Commons:Batch uploading/U.S. Army Corps of Engineers Digital Visual Library
Source to upload from
[edit]U.S. Army Corps of Engineers Digital Visual Library - https://usace.contentdm.oclc.org/digital/search
Provides almost 50,000 media files by the Corps of Engineers in the subjects of
- About USACE (405 files)
- Booklets, Manuals & Guides (2,109 files)
- Fish & Wildlife reports (883 files)
- Histories (309 files)
- IWR reports (1231 files)
- Laws & Congressional reports (1,302 files)
- Magazines & Newsletters (148 files)
- Maps & Drawings (1,373 files)
- Media (438 Videos, were already uploaded to YouTube)

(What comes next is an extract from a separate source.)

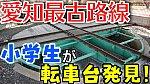 /stat.ameba.jp/user_images/20210305/23/conan-coron/80/8d/j/o1080060614906012191.jpg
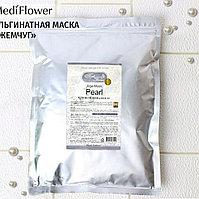 Альгинатная маска для лица жемчуг 0,5 кг Medi Flower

- Photographs (17,022 files)
- Project management reports (12,075 files)
- Public Notices and Jurisdictional Determination Forms (5,310 files)
- Regulatory Information (438 files)
- Technical reports (5,378 files)
License
[edit]Public domain - {{PD-USGov-Military-Army-USACE}}
Description
[edit]- Do the media URLs follow a pattern? - site is based on the "CONTENTdm® Digital Collection Management System"
- Description page:
https://usace.contentdm.oclc.org/digital/collection/<collection ID>/id/<ContentDM record ID>/rec/<running number for related records>
- Full size downlaod link
https://usace.contentdm.oclc.org/digital/download/collection/<collection ID>/id/<ContentDM record ID>/size/full
- Description pages contain plenty of metadata such as title, caption, sub-collection, dates published/digitized, subject keywords, general keywords, physical location/description, "Data entered by"/uploader, language, usage rights (always PD)/use credits (not mandatory), record number/ContentDM record number, which should be included
- Description page:
- Does the site have an API? - I don't know
- What else could ease uploading?
- Unrelated general thing I noted is that the majority of files have a very recent digitisation date (after 2020)

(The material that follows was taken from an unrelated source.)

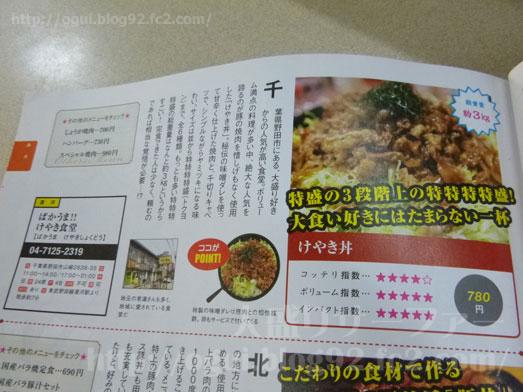 野田けやき食堂でけやき丼の特特盛り021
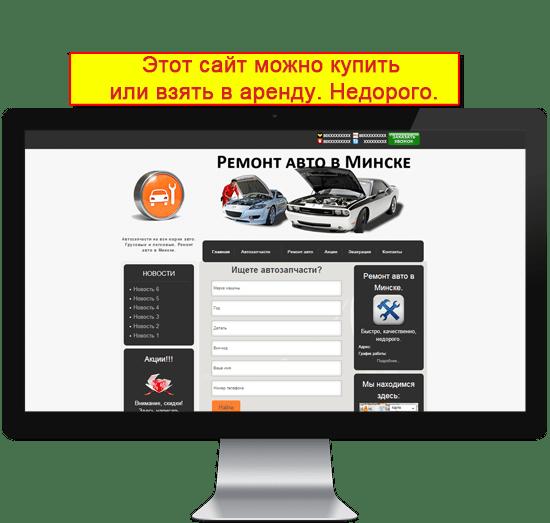 привязать хостинг домену nic ru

- Did you contact the site owner? Not nessescary
- Is there a template that could be used on the file description pages, or should one be created?

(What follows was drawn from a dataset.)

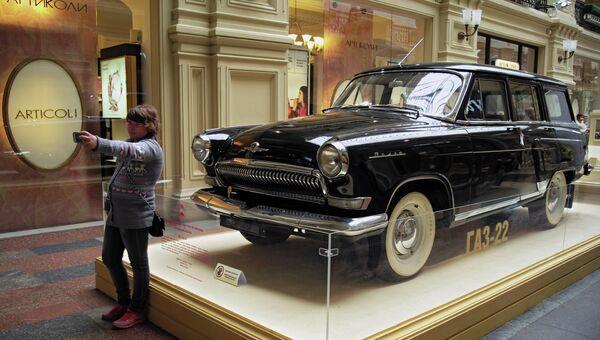 Автомобиль Волга ГАЗ-22 на выставке советских автомобилей в ГУМе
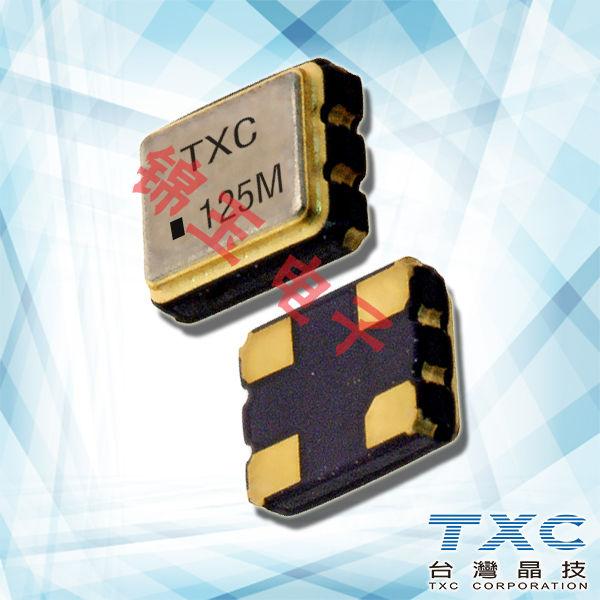 TXC晶振,贴片晶振,7X晶振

- Something like {{LOC-image}} could be created
TheImaCow (talk) 09:31, 3 August 2024 (UTC)
- IIIF (JSON) API:
- Collection Manifest:
https://usace.contentdm.oclc.org/iiif/2/<collection ID>/manifest.json
- Item Manifest:
https://usace.contentdm.oclc.org/iiif/2/<collection ID>:<ContentDM record ID>/manifest.json
- For better annotated description metadata indexed by unique identifier keys:
https://usace.contentdm.oclc.org/digital/api/collections/<collection ID>/items/< ContentDM record ID>/false
- For better annotated description metadata indexed by unique identifier keys:
- Item info:
https://usace.contentdm.oclc.org/iiif/2/<collection ID>:<ContentDM record ID>/info.json
- Download:
https://usace.contentdm.oclc.org/digital/iiif/2/<collection ID>:<ContentDM record ID>/full/max/0/default.<format>
withformat
offerings specified in the Item Info API above. JPEG is presumed to be available for all files.
- Collection Manifest:
- -- DaxServer (talk) 18:14, 3 August 2024 (UTC)
- @TheImaCow Could you create the template based on the LOC-image as you suggested? Do you have any suggestions on the categorization schema? I suppose the files go into specific collection category. Apart from this, other categories?
- I can start working on this and file for a bot task approval when ready. -- DaxServer (talk) 18:17, 3 August 2024 (UTC)
- This looks very good, thanks for your work already!
- I created {{USACE image}} based on similar templates, where parameter 1 is the <collection ID> and parameter 2 the <ContentDM record ID>.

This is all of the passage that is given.